Source text:
'''
Thomas Rees (born 11 September 1984) is an ex-international rugby union footballer who played flanker for London Wasps and represented England at senior, Under-21, Under-19, Under-18 and Under-16 levels as well as sevens. He announced his retirement due to persistent injuries on 10 March 2012.

Career

Born 11 September 1984 in London, Rees began playing rugby at Harriet Costello Secondary School (now The Costello School) in 1996. He also joined the youth team at Basingstoke RFC the following year. Under the guidance of Andy Bloodworth (of Chineham RFC) and Dave Luff, Rees progressed in the sport, initially playing in the centre before eventually specialising at openside flanker. Rees was eventually selected for England U16s, where he was awarded player of the year, and which led to his receiving offers from many Rugby-playing grammar schools: he chose to attend The Royal Grammar School in High Wycombe. Rees went on to play for England U18s and then U19s, being the first-choice openside flanker in both sides. He then signed for London Wasps on an academy contract, and after two years and having just broken into the first team, he was offered a first team contract, which he re-signed on a two-year deal.
'''
Instructions to follow: Reproduce word for word the passage of the Thomas Rees biography starting at "Thomas Rees (born" and ending at "10 March 2012.".

The data:
'''
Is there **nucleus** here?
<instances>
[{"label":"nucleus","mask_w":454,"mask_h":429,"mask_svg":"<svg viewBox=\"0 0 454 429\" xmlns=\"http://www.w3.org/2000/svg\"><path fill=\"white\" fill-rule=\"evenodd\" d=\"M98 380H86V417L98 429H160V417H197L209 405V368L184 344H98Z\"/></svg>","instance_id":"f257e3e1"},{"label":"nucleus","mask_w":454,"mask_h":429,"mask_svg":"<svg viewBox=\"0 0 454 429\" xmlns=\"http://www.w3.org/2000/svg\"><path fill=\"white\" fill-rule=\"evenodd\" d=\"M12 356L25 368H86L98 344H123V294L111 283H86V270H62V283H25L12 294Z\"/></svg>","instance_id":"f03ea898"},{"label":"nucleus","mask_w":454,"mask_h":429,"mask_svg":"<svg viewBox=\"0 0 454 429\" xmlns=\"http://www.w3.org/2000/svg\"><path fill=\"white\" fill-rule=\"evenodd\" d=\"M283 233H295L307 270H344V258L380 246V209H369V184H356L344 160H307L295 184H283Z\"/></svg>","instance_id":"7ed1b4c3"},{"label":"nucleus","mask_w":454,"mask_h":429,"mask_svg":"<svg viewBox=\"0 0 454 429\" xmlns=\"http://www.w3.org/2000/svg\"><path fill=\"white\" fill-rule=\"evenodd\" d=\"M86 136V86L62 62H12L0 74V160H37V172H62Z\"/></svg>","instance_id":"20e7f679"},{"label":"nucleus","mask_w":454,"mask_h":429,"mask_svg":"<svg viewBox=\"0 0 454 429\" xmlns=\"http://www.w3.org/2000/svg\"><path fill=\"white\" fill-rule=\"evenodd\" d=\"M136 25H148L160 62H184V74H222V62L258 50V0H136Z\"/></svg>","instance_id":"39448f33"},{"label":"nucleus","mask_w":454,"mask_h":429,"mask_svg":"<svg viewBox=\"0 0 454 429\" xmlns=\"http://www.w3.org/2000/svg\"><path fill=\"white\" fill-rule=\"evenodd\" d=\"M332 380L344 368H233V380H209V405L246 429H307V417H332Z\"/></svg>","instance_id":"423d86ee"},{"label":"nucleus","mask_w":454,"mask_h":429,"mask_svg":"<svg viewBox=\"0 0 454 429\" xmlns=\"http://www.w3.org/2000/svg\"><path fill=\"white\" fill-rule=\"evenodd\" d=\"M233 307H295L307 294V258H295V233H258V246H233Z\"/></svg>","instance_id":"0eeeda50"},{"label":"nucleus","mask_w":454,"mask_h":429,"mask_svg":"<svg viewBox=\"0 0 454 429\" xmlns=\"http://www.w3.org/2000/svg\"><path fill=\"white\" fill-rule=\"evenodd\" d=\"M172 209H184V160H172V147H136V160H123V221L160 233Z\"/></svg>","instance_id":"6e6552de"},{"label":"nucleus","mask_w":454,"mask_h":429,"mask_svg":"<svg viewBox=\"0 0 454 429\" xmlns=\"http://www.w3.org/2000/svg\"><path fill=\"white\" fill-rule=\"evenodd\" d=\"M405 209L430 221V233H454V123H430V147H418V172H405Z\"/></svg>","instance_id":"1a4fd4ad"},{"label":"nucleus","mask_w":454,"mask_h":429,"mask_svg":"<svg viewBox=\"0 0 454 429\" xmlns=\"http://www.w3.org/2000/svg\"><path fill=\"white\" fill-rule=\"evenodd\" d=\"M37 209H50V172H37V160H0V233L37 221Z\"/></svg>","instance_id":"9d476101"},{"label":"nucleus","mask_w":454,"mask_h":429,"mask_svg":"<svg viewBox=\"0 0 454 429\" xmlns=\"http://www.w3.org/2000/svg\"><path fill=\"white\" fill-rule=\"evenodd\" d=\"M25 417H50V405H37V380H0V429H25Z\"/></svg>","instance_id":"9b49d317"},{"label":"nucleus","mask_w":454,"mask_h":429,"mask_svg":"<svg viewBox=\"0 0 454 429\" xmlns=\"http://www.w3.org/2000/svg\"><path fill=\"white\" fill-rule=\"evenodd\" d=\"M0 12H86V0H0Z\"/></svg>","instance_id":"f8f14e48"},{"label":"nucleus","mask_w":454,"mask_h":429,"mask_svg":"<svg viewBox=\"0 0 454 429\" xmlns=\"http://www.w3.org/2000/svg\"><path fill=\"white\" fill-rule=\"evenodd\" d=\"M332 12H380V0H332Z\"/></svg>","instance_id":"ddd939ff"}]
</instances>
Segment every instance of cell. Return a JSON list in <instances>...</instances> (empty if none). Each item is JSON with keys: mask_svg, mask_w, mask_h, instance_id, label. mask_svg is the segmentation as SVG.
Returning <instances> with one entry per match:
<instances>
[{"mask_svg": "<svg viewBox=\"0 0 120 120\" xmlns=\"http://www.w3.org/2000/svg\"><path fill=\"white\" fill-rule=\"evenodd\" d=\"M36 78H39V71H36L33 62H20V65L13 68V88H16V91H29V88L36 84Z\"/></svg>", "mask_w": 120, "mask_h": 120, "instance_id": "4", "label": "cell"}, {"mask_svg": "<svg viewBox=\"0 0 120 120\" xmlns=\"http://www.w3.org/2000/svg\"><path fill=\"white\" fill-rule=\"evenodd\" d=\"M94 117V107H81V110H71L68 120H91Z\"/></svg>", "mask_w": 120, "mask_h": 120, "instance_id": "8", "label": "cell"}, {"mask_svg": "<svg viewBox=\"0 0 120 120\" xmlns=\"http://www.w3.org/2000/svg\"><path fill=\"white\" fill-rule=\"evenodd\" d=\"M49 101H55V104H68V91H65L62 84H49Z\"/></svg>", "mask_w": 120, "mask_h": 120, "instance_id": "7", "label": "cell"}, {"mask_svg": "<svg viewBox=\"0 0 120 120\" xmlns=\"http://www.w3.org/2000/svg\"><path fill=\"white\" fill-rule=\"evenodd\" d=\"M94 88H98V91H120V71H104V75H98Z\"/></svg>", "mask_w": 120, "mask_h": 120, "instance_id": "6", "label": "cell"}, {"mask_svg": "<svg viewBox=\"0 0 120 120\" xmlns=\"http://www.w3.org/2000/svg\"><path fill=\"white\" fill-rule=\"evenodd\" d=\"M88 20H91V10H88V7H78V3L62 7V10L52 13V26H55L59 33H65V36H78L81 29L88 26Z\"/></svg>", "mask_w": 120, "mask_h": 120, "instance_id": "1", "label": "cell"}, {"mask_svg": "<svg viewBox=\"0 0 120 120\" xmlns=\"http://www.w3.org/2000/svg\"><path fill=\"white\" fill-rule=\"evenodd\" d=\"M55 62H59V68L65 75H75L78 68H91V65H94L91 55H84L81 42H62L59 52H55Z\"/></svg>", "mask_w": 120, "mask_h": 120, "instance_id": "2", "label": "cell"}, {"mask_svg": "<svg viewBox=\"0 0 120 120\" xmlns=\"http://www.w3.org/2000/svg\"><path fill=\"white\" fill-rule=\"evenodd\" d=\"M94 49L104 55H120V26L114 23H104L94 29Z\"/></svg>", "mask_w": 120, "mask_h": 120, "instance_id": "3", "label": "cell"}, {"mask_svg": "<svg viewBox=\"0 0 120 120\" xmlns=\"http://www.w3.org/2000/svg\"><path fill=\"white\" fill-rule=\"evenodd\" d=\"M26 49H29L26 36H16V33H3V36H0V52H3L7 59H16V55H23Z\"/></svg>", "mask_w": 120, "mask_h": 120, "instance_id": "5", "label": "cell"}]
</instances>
'''
Reply to the task:
Thomas Rees (born 11 September 1984) is an ex-international rugby union footballer who played flanker for London Wasps and represented England at senior, Under-21, Under-19, Under-18 and Under-16 levels as well as sevens. He announced his retirement due to persistent injuries on 10 March 2012.